Anche il legame parentale fra nonno e nipote consente di presumere che il secondo subisca un pregiudizio non patrimoniale in conseguenza della morte del primo (e viceversa) e ciò anche in difetto di un rapporto di convivenza, che può costituire semmai un elemento probatorio utile a dimostrarne l'ampiezza e la profondità.
Mercoledi 23 Ottobre 2024 |
Tale principio è stato ribadito dalla Corte di Cassazione nell'ordinanza n. 25200/2024.
Il caso: Tizio + altri convenivano in giudizio il Comune di A, per ottenere il risarcimento dei danni ai sensi dell'art. 2051 c.c., esponendo che un gruppo di giovani, tra i quali il loro congiunto Caio giocavano a pallone presso il piazzale antistante la scuola media: nel corso della partita Caio scavalcava la recinzione per recuperare il pallone finito oltre e, nel fare rientro nel piazzale mentre scavalcava nuovamente la recinzione appoggiandosi ad un lampione privo di corpo illuminante, decedeva per folgorazione.
Il Tribunale dichiarava l'inammissibilità della domanda; la Corte d'Appello, accogliendo la domanda dei parenti di Caio, riformava la sentenza del Tribunale e condannava il Comune al risarcimento del danno.

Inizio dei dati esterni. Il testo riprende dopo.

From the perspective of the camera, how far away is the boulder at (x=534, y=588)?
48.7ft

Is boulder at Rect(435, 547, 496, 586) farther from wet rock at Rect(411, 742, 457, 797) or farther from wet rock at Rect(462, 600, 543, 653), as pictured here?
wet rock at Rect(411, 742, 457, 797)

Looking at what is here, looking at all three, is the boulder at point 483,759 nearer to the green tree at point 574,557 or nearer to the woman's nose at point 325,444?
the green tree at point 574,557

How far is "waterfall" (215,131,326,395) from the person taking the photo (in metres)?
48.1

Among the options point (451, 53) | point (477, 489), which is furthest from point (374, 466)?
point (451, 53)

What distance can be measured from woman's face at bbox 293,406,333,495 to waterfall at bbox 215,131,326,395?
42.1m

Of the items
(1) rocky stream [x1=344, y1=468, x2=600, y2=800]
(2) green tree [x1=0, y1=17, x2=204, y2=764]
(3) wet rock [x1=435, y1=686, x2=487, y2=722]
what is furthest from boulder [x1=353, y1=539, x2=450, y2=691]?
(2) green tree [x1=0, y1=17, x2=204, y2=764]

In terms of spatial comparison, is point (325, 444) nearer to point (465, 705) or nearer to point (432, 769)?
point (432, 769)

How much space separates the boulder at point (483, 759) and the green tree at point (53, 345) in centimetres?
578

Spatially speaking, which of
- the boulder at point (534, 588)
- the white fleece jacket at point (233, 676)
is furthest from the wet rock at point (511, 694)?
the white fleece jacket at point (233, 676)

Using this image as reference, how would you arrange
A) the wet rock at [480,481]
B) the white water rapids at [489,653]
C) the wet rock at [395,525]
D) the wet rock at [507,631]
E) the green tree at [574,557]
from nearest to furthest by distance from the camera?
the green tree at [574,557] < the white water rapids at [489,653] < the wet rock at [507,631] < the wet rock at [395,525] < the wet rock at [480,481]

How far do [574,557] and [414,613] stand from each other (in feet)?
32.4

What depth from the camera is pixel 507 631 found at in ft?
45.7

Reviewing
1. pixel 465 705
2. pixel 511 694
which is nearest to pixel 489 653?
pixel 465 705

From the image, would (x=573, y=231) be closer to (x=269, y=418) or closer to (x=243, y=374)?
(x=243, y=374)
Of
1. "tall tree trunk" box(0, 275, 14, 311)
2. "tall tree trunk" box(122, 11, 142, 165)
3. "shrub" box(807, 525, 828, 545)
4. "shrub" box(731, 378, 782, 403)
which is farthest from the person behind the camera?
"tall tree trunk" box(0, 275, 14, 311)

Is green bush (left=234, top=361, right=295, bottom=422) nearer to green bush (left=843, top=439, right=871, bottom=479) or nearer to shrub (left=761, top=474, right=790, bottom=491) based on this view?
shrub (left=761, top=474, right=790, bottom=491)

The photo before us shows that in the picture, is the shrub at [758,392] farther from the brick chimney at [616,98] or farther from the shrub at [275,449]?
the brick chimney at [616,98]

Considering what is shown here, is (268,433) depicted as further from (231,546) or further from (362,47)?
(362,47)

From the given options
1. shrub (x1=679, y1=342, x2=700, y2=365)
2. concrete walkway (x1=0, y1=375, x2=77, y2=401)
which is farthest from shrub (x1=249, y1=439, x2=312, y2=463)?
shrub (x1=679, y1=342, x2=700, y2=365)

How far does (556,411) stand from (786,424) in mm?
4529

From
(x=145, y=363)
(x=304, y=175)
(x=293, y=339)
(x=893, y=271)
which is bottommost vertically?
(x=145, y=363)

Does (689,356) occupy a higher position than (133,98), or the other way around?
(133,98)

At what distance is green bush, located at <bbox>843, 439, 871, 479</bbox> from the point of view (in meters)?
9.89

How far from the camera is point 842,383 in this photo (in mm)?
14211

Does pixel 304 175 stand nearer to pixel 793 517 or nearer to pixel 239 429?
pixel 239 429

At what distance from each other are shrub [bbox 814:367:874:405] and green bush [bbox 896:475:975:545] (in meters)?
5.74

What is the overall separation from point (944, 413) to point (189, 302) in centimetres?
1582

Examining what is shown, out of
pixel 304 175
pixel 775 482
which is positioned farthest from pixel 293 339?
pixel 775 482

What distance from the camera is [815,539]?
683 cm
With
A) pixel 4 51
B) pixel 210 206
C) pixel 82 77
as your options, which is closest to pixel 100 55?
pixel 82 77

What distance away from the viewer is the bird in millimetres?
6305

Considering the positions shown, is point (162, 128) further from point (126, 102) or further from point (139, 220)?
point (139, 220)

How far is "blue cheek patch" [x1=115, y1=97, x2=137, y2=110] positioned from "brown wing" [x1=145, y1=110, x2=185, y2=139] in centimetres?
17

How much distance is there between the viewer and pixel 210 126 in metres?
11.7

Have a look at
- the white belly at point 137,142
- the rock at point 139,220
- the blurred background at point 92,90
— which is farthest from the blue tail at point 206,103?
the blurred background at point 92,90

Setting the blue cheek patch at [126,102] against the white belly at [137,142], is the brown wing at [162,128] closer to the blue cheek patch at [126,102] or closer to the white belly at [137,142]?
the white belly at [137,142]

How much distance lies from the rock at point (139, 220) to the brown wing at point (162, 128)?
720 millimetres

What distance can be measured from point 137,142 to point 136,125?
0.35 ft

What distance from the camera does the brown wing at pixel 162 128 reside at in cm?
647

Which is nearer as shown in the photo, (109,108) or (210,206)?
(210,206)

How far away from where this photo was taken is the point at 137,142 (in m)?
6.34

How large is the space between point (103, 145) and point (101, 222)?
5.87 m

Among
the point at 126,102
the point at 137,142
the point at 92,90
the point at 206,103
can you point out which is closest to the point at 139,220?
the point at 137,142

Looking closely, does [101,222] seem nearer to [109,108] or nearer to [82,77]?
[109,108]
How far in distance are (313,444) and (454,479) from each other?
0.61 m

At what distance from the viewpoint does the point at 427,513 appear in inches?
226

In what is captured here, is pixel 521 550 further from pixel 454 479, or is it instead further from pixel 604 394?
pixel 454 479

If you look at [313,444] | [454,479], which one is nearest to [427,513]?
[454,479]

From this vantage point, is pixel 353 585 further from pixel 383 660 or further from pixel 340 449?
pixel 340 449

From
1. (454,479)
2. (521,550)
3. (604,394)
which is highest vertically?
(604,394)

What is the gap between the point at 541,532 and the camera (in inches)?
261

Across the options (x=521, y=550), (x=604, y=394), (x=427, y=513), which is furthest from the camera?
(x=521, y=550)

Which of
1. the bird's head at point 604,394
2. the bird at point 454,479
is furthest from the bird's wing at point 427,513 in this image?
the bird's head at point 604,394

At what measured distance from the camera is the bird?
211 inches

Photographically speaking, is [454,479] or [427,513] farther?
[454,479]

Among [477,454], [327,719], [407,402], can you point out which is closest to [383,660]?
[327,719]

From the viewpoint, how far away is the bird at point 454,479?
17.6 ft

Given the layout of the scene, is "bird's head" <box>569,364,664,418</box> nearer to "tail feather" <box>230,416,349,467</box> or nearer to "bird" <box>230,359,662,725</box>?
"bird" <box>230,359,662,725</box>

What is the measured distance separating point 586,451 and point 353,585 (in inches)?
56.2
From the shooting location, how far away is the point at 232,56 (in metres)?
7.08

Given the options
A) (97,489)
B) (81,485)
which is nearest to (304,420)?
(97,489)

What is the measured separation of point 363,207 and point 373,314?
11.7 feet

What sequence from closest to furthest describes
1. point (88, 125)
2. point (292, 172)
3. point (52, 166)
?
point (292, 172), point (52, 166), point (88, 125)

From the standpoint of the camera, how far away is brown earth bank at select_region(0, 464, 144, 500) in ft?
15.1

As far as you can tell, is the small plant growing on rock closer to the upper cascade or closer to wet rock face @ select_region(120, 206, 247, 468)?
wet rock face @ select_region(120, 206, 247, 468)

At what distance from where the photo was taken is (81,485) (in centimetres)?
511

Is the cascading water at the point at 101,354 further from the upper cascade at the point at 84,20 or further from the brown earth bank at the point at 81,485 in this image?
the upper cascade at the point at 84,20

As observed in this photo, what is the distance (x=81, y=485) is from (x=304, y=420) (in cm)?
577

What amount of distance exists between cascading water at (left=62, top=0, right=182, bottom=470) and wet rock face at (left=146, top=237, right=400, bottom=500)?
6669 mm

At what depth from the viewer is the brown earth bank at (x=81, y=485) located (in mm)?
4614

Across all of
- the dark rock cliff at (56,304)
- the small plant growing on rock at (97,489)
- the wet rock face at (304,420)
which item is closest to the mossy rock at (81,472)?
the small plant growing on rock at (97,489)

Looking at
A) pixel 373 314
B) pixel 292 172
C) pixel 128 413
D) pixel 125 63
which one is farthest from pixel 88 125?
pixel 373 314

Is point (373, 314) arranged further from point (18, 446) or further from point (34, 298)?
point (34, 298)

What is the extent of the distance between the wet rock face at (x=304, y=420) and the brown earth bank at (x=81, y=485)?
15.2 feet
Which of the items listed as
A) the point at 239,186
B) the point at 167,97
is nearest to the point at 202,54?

Il Comune ricorre in Cassazione, deducendo, tra i vari motivi, anche la violazione degli artt. 116 c.p.c. in relazione agli artt. 2043 e 2051 c.c. (art. 360, comma 1, nn. 3 e 5, c.p.c.): la Corte avrebbe illegittimamente riconosciuto il danno a parenti non conviventi che non avevano diritto risarcitorio, e per aver quantificato il danno in misura eccessiva sulla base di una asserita valutazione in forza della c.t.u. psicologica disposta, omettendo i rilievi difensivi tecnici di parte con i quali si osservava l'assenza di qualsivoglia cura psicoterapica da parte dei congiunti conviventi e no.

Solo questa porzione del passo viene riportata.